Andrew Sadek was a college student in North Dakota when he was arrested for selling $80 worth of marijuana in November 2013.
Sadek faced up to 41 years in prison based on state law, but cops told him there was a way out: He could become a campus drug informant.
Sadek, who was a student at the North Dakota State College of Science, took the deal and bought drugs three times on campus while wearing a wire.
Then, he stopped contacting the police, and on June 27, 2014, Sadek’s body was found in the Red River in Minnesota.
He had been shot in the head and was wearing a backpack full of rocks.
To this day, there’s no official ruling on if Sadek’s death was a murder or suicide.
Sadek’s mother believes he was murdered in retaliation for his work as a confidential informant.
Although a review into his case concluded the task force did not mishandle their interactions with Sadek, his death has reignited a debate on the use of confidential drug informants by the police.
The debate on confidential informants also speaks to the larger point of how America has mangled the “War on Drugs” with outsized sentences and lack of treatment options.
Discussions on the morality, efficacy and legality of confidential informants follow the tragic deaths of several young men and women across the country, who were used by police.
Informants agree to do their work to avoid greater punishments, which could include jail time, getting kicked out of school or simply having their parents find out.
Florida passed “Rachel’s Law” in 2009 following the death of Rachel Hoffman. Hoffman was arrested when she was 23 years old, with marijuana and ecstasy.
She took an offer to be a confidential informant for the police. During an undercover deal, Hoffman, who hadn’t been trained beforehand, was murdered.

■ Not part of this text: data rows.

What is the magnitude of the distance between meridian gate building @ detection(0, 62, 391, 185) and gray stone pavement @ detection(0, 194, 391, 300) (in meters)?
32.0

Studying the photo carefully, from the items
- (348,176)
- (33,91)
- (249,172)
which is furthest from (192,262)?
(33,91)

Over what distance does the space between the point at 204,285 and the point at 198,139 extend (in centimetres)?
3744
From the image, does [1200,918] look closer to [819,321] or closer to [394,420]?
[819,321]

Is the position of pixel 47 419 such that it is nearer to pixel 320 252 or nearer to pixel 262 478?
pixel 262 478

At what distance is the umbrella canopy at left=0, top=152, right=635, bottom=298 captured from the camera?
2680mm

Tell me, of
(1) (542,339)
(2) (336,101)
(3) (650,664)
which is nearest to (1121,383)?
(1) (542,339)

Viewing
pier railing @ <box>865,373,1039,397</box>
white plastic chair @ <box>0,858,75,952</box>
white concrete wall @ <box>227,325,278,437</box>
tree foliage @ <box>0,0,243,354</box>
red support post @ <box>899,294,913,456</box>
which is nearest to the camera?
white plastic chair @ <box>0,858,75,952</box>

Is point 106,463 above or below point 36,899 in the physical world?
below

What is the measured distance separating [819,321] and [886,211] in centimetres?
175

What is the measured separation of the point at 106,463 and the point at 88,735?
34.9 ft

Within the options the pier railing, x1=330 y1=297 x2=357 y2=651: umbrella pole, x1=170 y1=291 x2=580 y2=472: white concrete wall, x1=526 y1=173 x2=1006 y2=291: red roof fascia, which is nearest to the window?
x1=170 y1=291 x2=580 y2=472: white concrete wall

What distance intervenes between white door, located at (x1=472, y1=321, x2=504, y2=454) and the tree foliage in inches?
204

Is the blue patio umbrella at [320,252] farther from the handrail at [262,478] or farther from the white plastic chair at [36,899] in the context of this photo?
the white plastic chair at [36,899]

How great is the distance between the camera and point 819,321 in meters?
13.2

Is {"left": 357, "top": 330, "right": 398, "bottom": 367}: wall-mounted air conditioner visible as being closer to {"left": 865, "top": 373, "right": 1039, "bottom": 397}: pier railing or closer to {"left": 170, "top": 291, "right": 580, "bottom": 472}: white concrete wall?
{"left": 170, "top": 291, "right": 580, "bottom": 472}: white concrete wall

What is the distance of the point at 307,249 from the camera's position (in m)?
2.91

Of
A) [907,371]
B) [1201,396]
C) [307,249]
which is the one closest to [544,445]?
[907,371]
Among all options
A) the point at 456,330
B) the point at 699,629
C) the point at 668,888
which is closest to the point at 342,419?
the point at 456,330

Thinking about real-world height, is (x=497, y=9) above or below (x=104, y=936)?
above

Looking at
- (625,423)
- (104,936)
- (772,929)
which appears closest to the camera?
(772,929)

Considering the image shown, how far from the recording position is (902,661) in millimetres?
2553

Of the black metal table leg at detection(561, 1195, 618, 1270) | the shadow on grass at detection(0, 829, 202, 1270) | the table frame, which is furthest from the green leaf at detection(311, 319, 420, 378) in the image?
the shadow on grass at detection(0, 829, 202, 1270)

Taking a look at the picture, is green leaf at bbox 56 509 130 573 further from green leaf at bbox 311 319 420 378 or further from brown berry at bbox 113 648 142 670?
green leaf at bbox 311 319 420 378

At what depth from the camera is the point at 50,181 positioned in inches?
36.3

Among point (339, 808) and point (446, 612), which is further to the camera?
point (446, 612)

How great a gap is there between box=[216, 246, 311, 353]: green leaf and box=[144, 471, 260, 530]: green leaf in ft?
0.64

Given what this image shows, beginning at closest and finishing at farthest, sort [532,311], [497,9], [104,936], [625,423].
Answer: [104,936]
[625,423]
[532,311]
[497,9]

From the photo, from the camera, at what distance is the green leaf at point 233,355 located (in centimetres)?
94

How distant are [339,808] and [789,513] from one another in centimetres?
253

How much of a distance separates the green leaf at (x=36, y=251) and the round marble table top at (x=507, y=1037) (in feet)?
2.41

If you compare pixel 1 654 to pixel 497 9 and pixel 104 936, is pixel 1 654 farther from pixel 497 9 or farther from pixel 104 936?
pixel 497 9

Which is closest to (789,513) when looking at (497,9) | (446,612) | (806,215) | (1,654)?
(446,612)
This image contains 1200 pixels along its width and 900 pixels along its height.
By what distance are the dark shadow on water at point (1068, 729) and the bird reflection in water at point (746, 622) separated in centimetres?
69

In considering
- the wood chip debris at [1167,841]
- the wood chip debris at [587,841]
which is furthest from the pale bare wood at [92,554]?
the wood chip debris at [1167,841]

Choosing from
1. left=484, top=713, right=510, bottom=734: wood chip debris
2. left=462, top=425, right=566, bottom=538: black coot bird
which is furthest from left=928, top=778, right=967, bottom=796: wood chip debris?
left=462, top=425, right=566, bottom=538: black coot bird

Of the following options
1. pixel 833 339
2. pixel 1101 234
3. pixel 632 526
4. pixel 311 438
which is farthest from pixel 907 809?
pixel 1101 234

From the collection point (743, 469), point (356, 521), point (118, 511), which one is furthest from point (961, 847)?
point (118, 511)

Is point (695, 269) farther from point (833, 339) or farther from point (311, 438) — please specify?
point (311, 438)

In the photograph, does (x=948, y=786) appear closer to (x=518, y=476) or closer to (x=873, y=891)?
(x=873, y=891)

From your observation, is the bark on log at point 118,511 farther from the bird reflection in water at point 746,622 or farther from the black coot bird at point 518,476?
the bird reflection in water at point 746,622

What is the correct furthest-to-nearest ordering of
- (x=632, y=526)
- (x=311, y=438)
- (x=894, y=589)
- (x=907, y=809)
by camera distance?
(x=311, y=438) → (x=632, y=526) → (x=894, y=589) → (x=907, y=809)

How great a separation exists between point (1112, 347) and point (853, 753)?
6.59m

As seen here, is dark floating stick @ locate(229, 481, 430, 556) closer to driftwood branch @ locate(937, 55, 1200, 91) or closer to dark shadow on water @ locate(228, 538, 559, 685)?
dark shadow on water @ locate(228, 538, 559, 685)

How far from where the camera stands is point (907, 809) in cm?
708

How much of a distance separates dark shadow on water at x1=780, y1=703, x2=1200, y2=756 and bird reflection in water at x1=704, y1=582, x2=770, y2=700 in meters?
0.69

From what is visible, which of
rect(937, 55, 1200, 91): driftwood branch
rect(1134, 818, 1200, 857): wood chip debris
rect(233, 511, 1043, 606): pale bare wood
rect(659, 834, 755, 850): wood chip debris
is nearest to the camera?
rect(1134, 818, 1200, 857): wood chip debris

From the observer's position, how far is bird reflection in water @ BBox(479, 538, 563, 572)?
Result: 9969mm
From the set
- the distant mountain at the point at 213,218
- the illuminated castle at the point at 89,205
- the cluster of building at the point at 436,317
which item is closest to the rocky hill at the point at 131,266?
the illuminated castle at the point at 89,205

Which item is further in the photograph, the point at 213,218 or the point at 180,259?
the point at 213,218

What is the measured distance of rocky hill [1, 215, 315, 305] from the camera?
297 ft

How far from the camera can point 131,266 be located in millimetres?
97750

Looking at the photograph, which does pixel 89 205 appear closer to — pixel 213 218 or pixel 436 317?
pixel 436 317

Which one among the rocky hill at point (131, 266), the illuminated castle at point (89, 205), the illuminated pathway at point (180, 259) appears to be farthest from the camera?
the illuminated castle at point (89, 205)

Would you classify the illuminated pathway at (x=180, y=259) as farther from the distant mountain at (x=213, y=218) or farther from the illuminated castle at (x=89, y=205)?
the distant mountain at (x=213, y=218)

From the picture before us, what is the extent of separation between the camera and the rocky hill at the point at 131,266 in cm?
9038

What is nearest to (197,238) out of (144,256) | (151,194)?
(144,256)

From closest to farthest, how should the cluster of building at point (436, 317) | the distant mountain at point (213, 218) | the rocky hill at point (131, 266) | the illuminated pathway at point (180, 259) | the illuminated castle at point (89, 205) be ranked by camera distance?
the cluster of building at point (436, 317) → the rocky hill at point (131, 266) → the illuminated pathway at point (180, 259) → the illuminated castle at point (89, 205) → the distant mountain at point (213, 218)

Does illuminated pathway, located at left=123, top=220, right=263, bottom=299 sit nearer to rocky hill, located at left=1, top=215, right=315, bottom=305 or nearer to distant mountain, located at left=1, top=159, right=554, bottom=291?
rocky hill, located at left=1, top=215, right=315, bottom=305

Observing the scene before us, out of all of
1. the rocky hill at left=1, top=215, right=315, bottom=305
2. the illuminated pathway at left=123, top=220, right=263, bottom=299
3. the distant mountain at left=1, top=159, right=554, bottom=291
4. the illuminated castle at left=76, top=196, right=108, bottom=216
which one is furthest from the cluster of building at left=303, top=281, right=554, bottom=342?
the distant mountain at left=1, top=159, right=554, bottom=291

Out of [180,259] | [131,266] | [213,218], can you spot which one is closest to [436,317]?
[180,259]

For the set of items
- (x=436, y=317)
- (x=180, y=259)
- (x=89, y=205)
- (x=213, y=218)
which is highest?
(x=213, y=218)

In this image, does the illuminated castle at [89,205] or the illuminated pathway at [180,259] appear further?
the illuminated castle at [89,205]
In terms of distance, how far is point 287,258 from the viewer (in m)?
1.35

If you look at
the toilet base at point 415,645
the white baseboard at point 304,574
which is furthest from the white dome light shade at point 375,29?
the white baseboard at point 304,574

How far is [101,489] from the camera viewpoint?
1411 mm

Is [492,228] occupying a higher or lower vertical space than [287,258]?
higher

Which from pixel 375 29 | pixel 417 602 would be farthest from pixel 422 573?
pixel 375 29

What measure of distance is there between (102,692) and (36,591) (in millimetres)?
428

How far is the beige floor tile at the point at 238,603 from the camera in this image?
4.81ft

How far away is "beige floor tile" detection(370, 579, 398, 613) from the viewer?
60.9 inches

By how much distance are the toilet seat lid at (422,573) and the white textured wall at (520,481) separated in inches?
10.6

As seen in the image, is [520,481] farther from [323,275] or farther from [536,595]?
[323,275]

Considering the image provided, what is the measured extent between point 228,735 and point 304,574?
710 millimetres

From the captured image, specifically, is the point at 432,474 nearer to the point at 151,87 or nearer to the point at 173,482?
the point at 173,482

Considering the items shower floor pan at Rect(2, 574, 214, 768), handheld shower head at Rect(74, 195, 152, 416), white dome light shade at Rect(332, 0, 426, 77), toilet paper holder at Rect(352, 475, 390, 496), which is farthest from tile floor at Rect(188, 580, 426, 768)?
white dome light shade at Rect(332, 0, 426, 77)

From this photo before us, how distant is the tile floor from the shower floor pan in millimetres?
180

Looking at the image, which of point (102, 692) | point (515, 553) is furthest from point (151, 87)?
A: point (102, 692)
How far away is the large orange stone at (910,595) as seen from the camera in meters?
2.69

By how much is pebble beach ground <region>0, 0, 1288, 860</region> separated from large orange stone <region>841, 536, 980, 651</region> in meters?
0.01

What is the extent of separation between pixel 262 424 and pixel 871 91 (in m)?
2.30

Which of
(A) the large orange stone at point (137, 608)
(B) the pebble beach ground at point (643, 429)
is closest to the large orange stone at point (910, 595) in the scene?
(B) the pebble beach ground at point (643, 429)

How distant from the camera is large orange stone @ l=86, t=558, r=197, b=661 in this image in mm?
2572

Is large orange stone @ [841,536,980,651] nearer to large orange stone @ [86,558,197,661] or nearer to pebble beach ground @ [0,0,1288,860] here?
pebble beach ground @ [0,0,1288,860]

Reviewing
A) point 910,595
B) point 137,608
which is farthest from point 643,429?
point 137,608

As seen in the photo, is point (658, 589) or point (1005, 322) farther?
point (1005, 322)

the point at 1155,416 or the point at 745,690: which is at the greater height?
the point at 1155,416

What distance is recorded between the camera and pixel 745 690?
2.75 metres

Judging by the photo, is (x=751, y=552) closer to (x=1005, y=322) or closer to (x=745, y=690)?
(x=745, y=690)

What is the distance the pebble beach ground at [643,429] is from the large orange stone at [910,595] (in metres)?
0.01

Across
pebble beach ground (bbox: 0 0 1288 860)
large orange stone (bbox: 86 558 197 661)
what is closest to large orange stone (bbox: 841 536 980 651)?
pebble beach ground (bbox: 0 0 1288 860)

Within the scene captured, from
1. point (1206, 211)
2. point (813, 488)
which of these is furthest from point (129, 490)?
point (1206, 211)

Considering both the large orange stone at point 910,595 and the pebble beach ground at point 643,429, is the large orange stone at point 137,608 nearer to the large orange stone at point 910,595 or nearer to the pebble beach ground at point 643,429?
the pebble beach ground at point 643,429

The law named for her requires the police must have proper training for recruiting informants, and have to take into account a potential informant’s age and maturity.
Also under the law, informants are allowed to request a lawyer. The right to request a lawyer is important.
Confidential informants, and especially younger people, don’t always know their rights and the full legal extent of situations.
Sadek never had an attorney or court appearance.
Although he was told he could potentially go to prison for 40 years, he may not have known maximum punishments are rarely enforced in full and that, according to North Dakota defense attorney Mark A. Friese, most first-time marijuana offenders are not imprisoned.
Aside from the legal and physical safety grey areas of confidential informants, there’s also the informant’s personal heath and mental wellness to consider.
Informants can face hefty guilt and confusion over their roles, and it’s not guaranteed police will properly look after their emotional well-being.
A student at the University of Massachusetts Amherst was found dead of a heroin overdose in his dorm in fall 2013.
His father and stepmother, who found his body, had no idea he had been using drugs.
But, a year before his death, the student was caught by campus police selling LSD and Molly. They also found a hypodermic needle in his dorm.
The police told the student he could stay in school and his parents wouldn’t have to find out if he became an informant for them.
He took the deal.
Campus police said the student had denied an offer for drug treatment, and they weren’t aware he was an addict (texts found showed him talking to others about his addiction).
Along with his addiction, the student was racked with guilt over being an informant.
“Kinda hard to live with myself . . . that was honestly the worst day of my life,” the student wrote in a text days after helping to bust a dealer on campus.
Under school policy, the student’s parents would have been told about his drug offenses, but he was able to keep it a secret because of the informant deal.
His parents said if they had known about it, they would have worked to get their son help.
The failures of the confidential informants system across the United States is yet another example of the country’s inability to effectively deal with drugs.
Using informants may be useful for police, but it puts the informants, especially younger individuals who may not be as knowledgeable or emotionally mature, in potential physical and emotional danger.
Moreover, these informants are placed in this position under, essentially, coercion: Do this or you’ll be locked up for years.
At this point, it’s clear the War on Drugs is not working, with everyone from President Barack Obama to the New England Conference of United Methodist Churches, which passed a resolution earlier this month, calling for an end to it.
In mid-July, Obama commuted the sentences of 46 non-violent drug offenders.
He explained their sentences far outsized the crimes they committed, and they should already have been out of prison.
This move is seen as part of Obama’s push to reform the criminal justice system, which tends to systematically target minorities.
Presidential hopefuls on both sides have also come out against the War on Drugs in recent months.
Bernie Sanders spoke about reforming drug policies in a Reddit AMA in May and has been a vocal opponent of the war on drugs for years.
Meanwhile, Rand Paul said in April that the War on Drugs “created a culture of violence,” and helped to increase tension across the nation because of the racial disparity in punishment and enforcement.
Regardless of potential state and federal reforms on drug policies, an investigation by campus police, the North Dakota Bureau of Criminal Investigation and the Minnesota State Bureau of Criminal Apprehension on Andrew Sadek’s death is ongoing.
It’s possible the Sadek family may never know for sure if their son's death was a murder or a suicide.